#### Tekstfragment:
((

Onderschrift: Het was volop zaaitijd toen wij aan de andere kant van Isseguen uit het sombere bos kwamen. Overal werden de erg kleine veldjes geploegd, bemest en ingezaaid met zaad van de cannabisplant. Vaak was het te ploegen terrein zo stijl dat er geen tractoren ingezet konden worden en het zware werk door een span van paarden en muilezels gedaan werd. Terwijl ik tekende, hadden Bertje en Mohammed een gesprek met de werklieden. Vrolijke gasten die graag en trots vertelden. Ja, ze hadden tenminste werk! Het groeien en oogsten van cannabisplanten is officieel verboden. Vroeger waren de wegen zo slecht dat niemand uit Rabat kwam om te controleren wat er verbouwd werd, maar met de verbetering en verbreding van de weg sinds de komst van de nieuwe koning kwam ook de verhoogde bemoeienis vanuit de hoofdstad. In het begin werden velden voor straf nog wel afgefikt, maar de Riffijnen hadden wel voor hetere vuren gestaan en gingen gewoon door. Tegenwoordig worden ze met rust gelaten en kunnen ze zaaien wat ze willen. Het is zwaar werk, bekennen ze, maar het levert ook veel op. (31 Rifgebergte)

))

#### Vereiste opdracht 1:
Vat het tekstfragment over de cannabisteelt in het Rifgebergte samen in twee zinnen.
De tekst en de records houden geen verband met elkaar.

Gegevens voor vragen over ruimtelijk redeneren

((

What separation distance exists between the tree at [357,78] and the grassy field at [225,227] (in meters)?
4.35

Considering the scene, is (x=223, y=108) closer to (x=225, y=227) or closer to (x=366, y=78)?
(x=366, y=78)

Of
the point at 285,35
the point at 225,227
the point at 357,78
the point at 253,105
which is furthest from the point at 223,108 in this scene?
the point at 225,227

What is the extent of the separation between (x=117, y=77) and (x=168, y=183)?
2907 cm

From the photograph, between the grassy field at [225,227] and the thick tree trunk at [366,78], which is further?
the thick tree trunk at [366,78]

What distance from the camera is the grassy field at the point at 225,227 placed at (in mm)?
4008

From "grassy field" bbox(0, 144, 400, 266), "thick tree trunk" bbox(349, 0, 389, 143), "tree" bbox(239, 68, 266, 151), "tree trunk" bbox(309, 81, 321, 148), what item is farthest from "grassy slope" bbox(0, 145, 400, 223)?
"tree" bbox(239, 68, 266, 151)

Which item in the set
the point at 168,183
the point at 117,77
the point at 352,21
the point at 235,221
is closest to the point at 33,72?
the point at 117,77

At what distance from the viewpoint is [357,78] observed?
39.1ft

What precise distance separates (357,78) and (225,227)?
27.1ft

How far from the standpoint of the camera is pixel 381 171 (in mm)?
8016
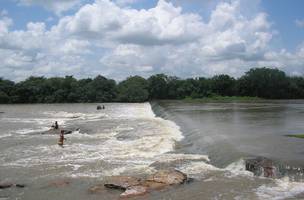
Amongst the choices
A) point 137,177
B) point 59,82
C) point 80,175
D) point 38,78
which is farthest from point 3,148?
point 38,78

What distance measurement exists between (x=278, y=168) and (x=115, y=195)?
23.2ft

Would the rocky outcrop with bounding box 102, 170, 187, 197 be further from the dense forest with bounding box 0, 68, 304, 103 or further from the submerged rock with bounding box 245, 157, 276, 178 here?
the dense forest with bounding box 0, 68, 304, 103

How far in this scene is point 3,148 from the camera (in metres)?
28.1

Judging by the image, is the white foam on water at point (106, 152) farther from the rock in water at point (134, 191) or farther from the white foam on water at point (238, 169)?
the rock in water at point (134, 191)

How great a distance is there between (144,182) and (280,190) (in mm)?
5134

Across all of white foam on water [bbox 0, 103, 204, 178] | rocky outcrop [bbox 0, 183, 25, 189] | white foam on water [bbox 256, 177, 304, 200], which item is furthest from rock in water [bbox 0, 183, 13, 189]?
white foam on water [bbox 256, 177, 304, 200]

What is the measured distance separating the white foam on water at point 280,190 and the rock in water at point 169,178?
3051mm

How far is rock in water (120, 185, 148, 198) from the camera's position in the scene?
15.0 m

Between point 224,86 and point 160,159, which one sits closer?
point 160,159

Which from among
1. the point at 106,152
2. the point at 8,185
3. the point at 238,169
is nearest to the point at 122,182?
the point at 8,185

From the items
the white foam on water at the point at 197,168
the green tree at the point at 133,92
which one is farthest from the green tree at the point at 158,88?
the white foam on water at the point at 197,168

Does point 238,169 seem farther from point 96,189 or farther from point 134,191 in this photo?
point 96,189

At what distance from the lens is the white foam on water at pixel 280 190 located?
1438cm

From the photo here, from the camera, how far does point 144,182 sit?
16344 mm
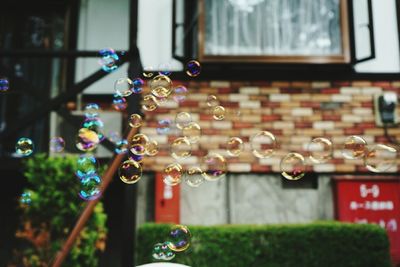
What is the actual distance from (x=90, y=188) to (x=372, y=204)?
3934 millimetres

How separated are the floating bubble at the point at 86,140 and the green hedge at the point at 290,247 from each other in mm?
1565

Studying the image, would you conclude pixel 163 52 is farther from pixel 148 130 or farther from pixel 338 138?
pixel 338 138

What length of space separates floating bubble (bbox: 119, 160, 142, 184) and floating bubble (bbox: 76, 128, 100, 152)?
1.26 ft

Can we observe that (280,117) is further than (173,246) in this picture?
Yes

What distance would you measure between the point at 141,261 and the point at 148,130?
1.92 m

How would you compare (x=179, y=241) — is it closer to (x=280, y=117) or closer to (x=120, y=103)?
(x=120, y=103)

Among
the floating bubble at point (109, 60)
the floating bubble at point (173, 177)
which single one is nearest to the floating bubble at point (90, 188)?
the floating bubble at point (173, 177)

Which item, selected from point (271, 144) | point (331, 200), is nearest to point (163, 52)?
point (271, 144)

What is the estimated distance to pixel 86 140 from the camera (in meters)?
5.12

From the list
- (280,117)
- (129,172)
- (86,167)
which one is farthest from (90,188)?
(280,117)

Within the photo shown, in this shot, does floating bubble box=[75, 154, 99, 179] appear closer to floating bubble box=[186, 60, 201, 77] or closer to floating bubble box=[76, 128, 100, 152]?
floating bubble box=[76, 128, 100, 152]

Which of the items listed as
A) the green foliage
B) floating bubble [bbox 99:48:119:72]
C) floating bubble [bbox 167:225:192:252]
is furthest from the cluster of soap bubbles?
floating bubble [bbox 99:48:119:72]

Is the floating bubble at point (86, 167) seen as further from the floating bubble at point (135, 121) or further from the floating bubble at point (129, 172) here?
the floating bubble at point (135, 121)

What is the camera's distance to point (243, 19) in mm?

))
((

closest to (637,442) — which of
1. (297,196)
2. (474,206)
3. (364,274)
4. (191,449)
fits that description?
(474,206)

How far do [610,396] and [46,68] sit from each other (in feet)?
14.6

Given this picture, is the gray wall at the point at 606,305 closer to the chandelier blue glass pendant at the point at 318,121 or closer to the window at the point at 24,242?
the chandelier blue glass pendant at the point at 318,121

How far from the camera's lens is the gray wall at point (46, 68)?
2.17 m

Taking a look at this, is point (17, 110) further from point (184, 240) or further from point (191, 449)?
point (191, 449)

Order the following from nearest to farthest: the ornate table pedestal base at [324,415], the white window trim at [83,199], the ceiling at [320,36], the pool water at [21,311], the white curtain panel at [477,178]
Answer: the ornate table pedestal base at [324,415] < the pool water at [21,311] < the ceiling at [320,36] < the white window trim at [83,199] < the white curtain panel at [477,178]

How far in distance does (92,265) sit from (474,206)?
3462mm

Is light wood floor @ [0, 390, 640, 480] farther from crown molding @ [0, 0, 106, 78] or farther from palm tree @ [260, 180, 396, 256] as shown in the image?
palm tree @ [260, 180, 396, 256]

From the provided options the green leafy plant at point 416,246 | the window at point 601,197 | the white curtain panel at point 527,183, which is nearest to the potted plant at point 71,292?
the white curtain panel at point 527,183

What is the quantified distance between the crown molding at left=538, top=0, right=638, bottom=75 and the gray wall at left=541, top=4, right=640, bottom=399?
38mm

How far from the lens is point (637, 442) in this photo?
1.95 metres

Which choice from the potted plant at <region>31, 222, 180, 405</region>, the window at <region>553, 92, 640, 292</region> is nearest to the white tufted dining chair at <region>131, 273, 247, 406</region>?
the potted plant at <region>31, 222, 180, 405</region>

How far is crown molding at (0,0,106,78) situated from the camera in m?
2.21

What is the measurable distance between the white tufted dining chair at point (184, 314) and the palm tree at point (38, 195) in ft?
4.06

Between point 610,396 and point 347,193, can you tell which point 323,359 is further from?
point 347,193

))
((

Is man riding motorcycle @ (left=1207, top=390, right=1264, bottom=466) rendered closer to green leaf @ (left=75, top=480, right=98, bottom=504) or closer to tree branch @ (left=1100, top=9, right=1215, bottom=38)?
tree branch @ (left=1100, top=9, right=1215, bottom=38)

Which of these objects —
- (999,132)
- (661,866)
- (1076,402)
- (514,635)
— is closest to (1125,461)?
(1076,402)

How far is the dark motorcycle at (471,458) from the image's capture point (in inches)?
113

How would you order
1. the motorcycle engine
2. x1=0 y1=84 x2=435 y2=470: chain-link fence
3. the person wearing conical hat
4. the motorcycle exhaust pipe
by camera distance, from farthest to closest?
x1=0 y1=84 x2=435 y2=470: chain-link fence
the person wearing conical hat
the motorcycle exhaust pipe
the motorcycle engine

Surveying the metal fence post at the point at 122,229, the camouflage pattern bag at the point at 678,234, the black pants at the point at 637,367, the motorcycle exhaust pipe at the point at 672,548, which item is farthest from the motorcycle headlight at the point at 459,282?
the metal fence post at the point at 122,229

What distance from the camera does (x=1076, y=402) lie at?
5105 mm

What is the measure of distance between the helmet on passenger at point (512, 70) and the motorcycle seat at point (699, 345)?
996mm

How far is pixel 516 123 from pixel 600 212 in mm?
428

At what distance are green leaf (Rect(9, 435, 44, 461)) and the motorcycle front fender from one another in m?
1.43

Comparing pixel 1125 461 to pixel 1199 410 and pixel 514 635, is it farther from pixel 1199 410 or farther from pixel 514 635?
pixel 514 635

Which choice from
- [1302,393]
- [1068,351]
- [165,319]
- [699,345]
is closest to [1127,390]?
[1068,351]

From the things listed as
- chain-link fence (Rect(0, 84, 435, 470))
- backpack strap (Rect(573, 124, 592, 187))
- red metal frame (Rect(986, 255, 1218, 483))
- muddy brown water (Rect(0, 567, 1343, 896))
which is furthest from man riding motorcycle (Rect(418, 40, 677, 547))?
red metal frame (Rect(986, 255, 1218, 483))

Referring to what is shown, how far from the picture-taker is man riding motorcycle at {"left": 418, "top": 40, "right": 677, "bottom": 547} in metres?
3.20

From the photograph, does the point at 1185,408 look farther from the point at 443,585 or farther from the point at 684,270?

))

#### Vereiste opdracht 2:
Druk uit de records ongewijzigd de regels af vanaf de regel met "Which item, selected" tot en met de regel met "What is the camera's".

#### Volledige uitvoer 1:
In de zaaitijd werden aan de andere kant van Isseguen zeer kleine veldjes geploegd, bemest en met cannabiszaad ingezaaid, waarbij het terrein vaak zo steil was dat geen tractoren konden worden ingezet en paarden en muilezels het zware werk deden. Hoewel het groeien en oogsten van cannabis officieel verboden is en velden na de verbetering van de weg aanvankelijk nog voor straf werden afgebrand, worden de Riffijnen tegenwoordig met rust gelaten, en volgens hen levert het zware werk veel op.

#### Volledige uitvoer 2:
Which item, selected from point (271, 144) | point (331, 200), is nearest to point (163, 52)?
point (271, 144)

What is the estimated distance to pixel 86 140 from the camera (in meters)?
5.12

From the list
- (280,117)
- (129,172)
- (86,167)
which one is farthest from (90,188)?
(280,117)

Within the photo shown, in this shot, does floating bubble box=[75, 154, 99, 179] appear closer to floating bubble box=[186, 60, 201, 77] or closer to floating bubble box=[76, 128, 100, 152]?
floating bubble box=[76, 128, 100, 152]

Which of the items listed as
A) the green foliage
B) floating bubble [bbox 99:48:119:72]
C) floating bubble [bbox 167:225:192:252]
is furthest from the cluster of soap bubbles?
floating bubble [bbox 99:48:119:72]

Is the floating bubble at point (86, 167) seen as further from the floating bubble at point (135, 121) or further from the floating bubble at point (129, 172) here?
the floating bubble at point (135, 121)

What is the camera's distance to point (243, 19) in mm?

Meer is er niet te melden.